À peine moins ridicule, les autres avantages supposés de ces implémentations seraient, entre autres, la réduction des coûts – j'attends qu'on m'explique comment le fait de répliquer les traitements sur de multiples serveurs est plus économique qu'une infrastructure centralisée –, la capacité à synchroniser le règlement et la livraison (pour les transactions sur l'or) – comme si cela n'avait jamais été possible avant – et les fameux « smart contacts » qui automatisent les traitements – comme tout autre logiciel (ouf !)…
Un peu à part, ABN Amro vante d'abord la valeur d'un système facilitant les interactions entre une multitude d'acteurs (banques, notaires, acheteur, vendeur, agence immobilière, services du cadastre, fisc…). On s'y laisserait presque prendre… mais, là aussi, la question se pose : où est la nouveauté ? Les applications partagées entre différents intervenants, chacun ayant un rôle spécifique, n'ont évidemment pas attendu la naissance de la blockchain pour se répandre dans de multiples domaines.
Qu'on ne s'y trompe pas : toutes ces propriétés sont bien réelles et constituent effectivement l'essence du concept de blockchain, si, du moins, elles s'accompagnent d'un besoin intrinsèque de décentralisation (et qu'il est concrétisé). Quand le système a vocation à rester géré par une entité garante de son fonctionnement, les « vieilles » technologies sont toujours préférables, car elles sont connues, maîtrisées, peu coûteuses à exploiter (si elles sont correctement déployées), rapides, efficaces…

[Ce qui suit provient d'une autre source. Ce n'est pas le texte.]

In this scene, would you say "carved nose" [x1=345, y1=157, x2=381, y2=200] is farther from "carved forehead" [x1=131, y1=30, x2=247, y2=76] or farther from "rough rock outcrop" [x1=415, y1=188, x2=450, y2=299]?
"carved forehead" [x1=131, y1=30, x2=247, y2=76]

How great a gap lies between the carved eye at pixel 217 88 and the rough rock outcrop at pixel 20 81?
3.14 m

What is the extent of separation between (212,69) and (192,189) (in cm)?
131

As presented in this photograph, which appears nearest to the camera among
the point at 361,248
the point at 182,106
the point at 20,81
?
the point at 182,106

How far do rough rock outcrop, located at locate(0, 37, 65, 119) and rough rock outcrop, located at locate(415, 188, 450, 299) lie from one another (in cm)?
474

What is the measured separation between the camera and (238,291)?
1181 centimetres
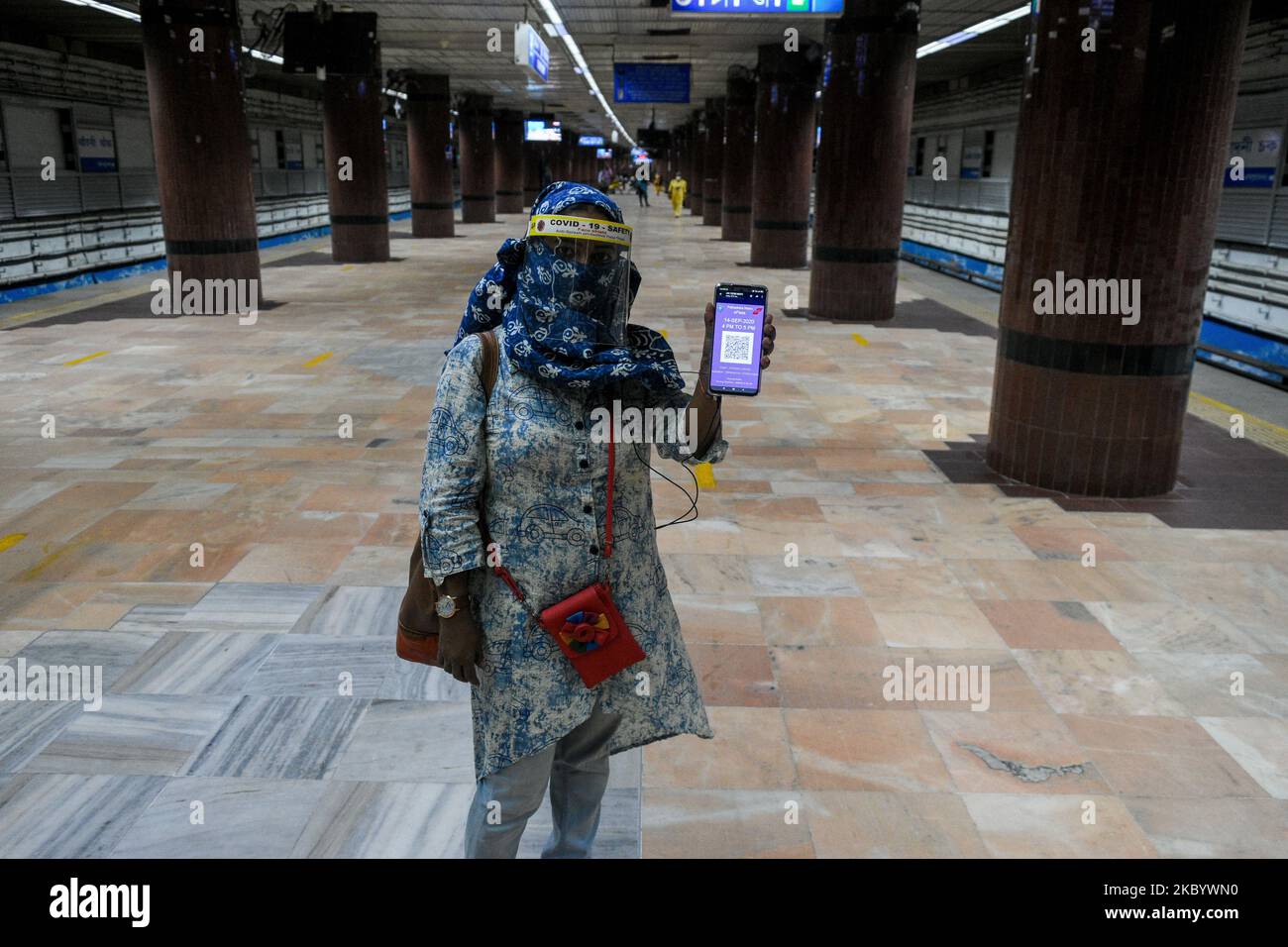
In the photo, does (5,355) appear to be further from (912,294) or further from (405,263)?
(912,294)

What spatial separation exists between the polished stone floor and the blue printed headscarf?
150cm

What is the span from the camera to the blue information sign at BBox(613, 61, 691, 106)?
770 inches

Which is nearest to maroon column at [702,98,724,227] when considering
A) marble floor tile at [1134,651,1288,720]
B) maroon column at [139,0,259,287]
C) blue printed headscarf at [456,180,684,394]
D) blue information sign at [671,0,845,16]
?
maroon column at [139,0,259,287]

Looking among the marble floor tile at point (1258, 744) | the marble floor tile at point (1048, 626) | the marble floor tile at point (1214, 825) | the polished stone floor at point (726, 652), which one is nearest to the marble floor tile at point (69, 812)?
the polished stone floor at point (726, 652)

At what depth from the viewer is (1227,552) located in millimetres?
5430

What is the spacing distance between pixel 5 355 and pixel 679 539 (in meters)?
8.57

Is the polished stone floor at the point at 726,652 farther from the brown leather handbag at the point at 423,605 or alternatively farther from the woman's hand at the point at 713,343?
the woman's hand at the point at 713,343

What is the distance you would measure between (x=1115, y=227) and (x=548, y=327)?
4873 millimetres

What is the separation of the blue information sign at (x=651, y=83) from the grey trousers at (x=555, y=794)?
18.6 m

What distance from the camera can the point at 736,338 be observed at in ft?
7.98

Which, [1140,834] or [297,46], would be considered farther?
[297,46]

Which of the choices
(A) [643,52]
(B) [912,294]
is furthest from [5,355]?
(A) [643,52]
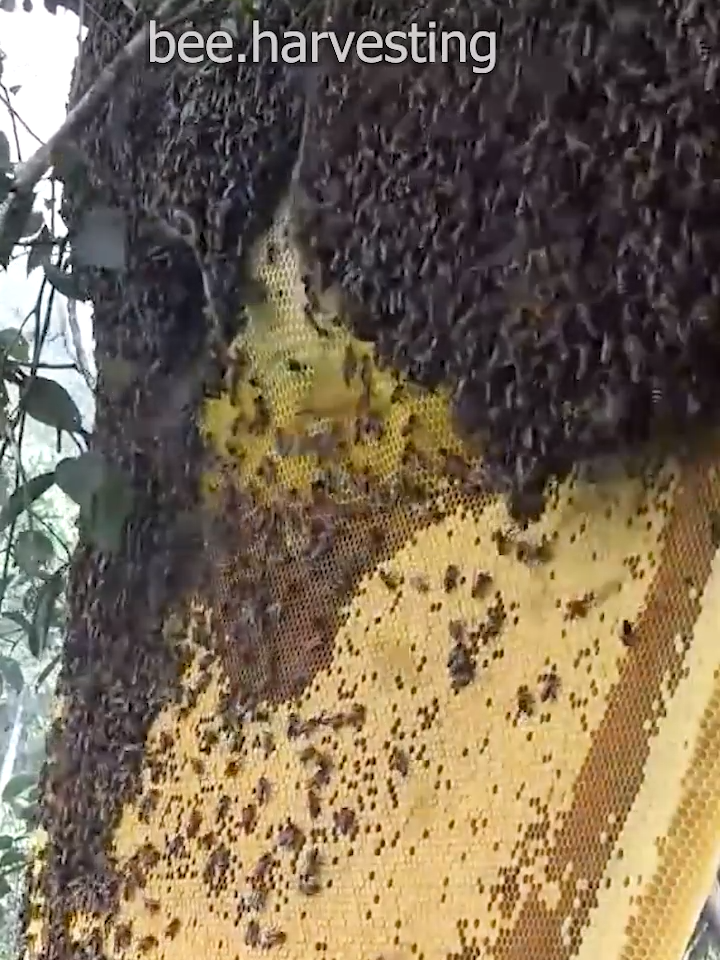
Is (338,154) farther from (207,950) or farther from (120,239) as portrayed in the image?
(207,950)

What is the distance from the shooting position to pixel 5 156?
0.58 metres

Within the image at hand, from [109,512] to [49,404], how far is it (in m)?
0.08

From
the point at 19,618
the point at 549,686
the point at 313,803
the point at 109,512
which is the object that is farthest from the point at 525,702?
the point at 19,618

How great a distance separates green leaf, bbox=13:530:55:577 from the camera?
677mm

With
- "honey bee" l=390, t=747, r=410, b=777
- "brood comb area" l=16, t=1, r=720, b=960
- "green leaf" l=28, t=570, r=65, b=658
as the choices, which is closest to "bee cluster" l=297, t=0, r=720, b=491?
"brood comb area" l=16, t=1, r=720, b=960

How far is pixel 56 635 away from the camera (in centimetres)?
83

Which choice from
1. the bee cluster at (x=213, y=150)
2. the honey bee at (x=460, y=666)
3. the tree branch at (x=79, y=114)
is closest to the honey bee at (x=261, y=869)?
the honey bee at (x=460, y=666)

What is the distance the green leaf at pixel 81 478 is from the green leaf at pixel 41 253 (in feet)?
0.38

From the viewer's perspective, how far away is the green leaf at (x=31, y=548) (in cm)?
68

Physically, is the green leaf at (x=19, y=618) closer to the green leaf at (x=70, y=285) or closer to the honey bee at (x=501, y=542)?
the green leaf at (x=70, y=285)

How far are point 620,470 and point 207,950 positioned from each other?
1.01 ft

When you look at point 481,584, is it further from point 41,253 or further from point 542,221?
point 41,253

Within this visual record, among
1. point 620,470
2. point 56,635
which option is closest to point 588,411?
point 620,470

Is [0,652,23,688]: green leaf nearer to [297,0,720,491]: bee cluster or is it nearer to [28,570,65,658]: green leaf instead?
[28,570,65,658]: green leaf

Malheureusement, dans une grande majorité des expérimentations récentes, l'utilisation d'une blockchain est justifiée par de mauvaises raisons. L'une des plus courantes consiste à s'attaquer à une difficulté (généralement ancienne) à faire collaborer des entreprises sur un projet commun. Le partage d'information permis par un registre distribué est alors perçu comme un moyen de la résoudre. Malheureusement, il faudrait un miracle pour qu'une technologie parvienne à rapprocher des intérêts divergents !
Hors circonstances exceptionnelles (comme avec Everledger, peut-être), il n'y a pas de baguette magique et la plupart de ces tentatives fondées sur des prémices faussées seront vouées à l'échec. Il est, bien sûr, possible de faire dialoguer les parties prenantes pendant un test (et ce peut déjà être un résultat positif pour certains écosystèmes), mais il restera extrêmement difficile d'aller plus loin. Les déploiements de solutions en production sont d'ailleurs rarissimes et la tendance n'a aucune chance de se démentir…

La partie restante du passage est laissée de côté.